*To do*:
Return the data verbatim, beginning with the line that contains "Looking at this scene, would" and continuing through the end of the data, including both of those ends.

*Available data*:
########################################

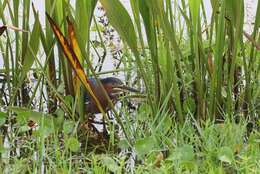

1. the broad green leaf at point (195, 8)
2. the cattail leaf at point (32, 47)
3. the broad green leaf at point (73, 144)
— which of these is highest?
the broad green leaf at point (195, 8)

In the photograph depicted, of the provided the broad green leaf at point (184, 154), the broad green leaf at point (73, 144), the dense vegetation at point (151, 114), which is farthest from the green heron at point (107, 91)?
the broad green leaf at point (184, 154)

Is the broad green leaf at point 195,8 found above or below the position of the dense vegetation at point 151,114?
above

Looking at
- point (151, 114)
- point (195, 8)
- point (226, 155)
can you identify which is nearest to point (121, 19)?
point (195, 8)

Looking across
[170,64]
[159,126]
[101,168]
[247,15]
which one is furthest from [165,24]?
[247,15]

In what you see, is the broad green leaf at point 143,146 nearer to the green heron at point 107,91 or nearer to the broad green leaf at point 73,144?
the broad green leaf at point 73,144

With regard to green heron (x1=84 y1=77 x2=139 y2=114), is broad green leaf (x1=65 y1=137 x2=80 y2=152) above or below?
below

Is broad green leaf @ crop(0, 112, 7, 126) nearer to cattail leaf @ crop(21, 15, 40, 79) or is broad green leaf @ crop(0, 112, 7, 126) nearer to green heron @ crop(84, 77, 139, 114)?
cattail leaf @ crop(21, 15, 40, 79)

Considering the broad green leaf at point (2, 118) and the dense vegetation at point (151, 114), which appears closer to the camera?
the dense vegetation at point (151, 114)

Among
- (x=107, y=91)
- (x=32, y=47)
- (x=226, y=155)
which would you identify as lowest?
(x=226, y=155)

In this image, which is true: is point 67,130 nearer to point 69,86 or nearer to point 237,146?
point 69,86

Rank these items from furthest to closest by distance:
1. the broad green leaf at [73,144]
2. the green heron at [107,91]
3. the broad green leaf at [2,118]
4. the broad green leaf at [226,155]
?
1. the green heron at [107,91]
2. the broad green leaf at [2,118]
3. the broad green leaf at [73,144]
4. the broad green leaf at [226,155]

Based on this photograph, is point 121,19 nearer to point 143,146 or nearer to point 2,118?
point 143,146

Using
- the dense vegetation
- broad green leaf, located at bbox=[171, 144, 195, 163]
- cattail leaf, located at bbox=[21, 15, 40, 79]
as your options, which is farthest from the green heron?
broad green leaf, located at bbox=[171, 144, 195, 163]

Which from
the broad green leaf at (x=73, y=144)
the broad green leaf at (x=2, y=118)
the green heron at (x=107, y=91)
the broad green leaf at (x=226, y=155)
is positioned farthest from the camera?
the green heron at (x=107, y=91)
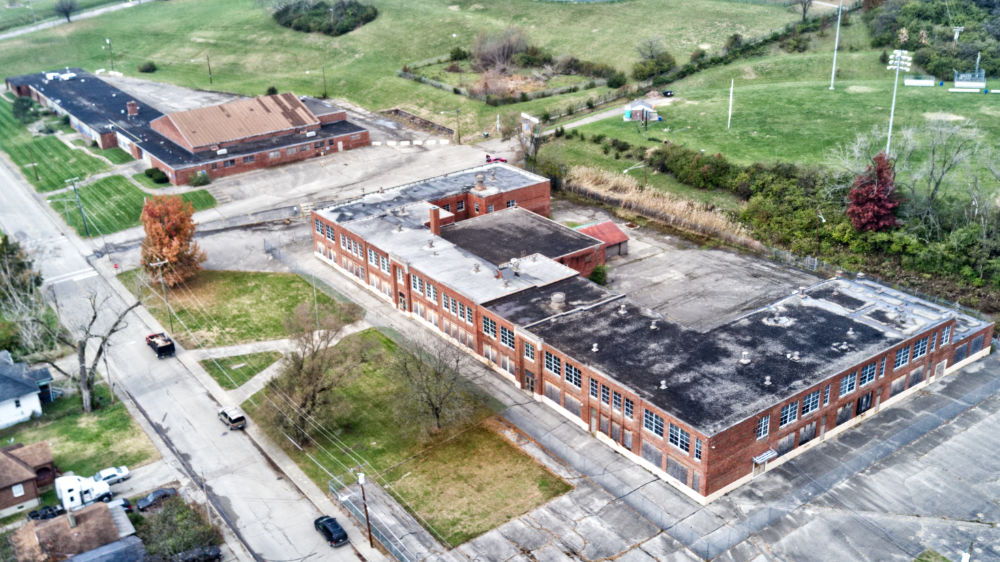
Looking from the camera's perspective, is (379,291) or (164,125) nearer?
(379,291)

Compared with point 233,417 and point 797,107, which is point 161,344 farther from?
point 797,107

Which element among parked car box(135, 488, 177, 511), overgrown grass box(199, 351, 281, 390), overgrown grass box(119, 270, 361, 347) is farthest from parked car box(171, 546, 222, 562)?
overgrown grass box(119, 270, 361, 347)

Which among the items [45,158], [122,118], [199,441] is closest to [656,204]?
[199,441]

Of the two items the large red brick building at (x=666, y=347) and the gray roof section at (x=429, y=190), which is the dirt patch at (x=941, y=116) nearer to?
the large red brick building at (x=666, y=347)

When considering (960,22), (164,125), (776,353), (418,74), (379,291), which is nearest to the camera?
(776,353)

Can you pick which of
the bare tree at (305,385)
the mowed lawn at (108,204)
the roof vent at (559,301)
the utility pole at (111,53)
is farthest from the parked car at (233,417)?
the utility pole at (111,53)

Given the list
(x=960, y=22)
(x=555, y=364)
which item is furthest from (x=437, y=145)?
(x=960, y=22)

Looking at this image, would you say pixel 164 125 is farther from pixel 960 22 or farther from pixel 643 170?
pixel 960 22

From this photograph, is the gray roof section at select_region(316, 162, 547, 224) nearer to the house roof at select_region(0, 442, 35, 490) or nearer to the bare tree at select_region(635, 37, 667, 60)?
the house roof at select_region(0, 442, 35, 490)
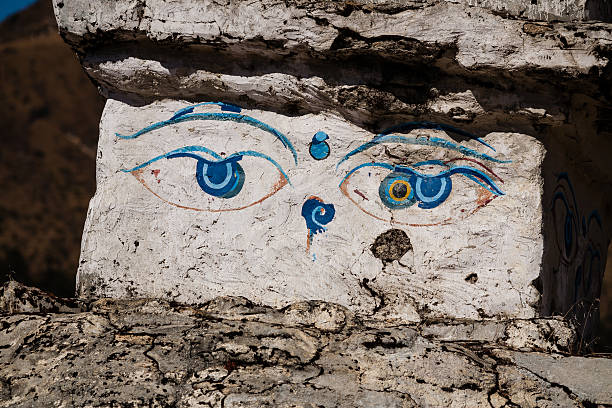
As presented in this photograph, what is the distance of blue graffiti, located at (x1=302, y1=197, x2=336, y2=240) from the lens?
299 cm

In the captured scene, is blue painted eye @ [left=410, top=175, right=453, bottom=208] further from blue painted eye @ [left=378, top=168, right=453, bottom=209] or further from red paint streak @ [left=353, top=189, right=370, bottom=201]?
red paint streak @ [left=353, top=189, right=370, bottom=201]

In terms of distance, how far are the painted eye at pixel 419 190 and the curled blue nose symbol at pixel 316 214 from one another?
10cm

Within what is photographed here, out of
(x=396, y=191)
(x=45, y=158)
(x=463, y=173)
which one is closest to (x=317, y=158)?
(x=396, y=191)

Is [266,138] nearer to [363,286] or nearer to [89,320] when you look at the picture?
[363,286]

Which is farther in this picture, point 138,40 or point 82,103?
point 82,103

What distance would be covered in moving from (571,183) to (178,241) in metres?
1.71

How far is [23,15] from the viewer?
13.5 metres

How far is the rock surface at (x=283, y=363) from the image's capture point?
235 centimetres

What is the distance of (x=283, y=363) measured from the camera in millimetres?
2484

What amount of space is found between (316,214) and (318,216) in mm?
11

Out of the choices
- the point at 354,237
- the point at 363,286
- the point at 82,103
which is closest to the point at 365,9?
the point at 354,237

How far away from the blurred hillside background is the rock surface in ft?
24.3

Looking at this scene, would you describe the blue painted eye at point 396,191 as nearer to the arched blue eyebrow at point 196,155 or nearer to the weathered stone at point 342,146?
the weathered stone at point 342,146

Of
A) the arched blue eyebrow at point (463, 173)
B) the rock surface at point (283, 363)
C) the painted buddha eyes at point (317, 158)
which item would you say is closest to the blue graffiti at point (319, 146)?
the painted buddha eyes at point (317, 158)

########################################

*Result below*:
Looking at this scene, would you describe the blue painted eye at point 396,191 as nearer to the arched blue eyebrow at point 196,155 or nearer to the weathered stone at point 342,146?
the weathered stone at point 342,146

Of
A) the arched blue eyebrow at point (463, 173)
B) the rock surface at point (283, 363)
C) the painted buddha eyes at point (317, 158)
which item would you say is closest to the blue graffiti at point (319, 146)?
the painted buddha eyes at point (317, 158)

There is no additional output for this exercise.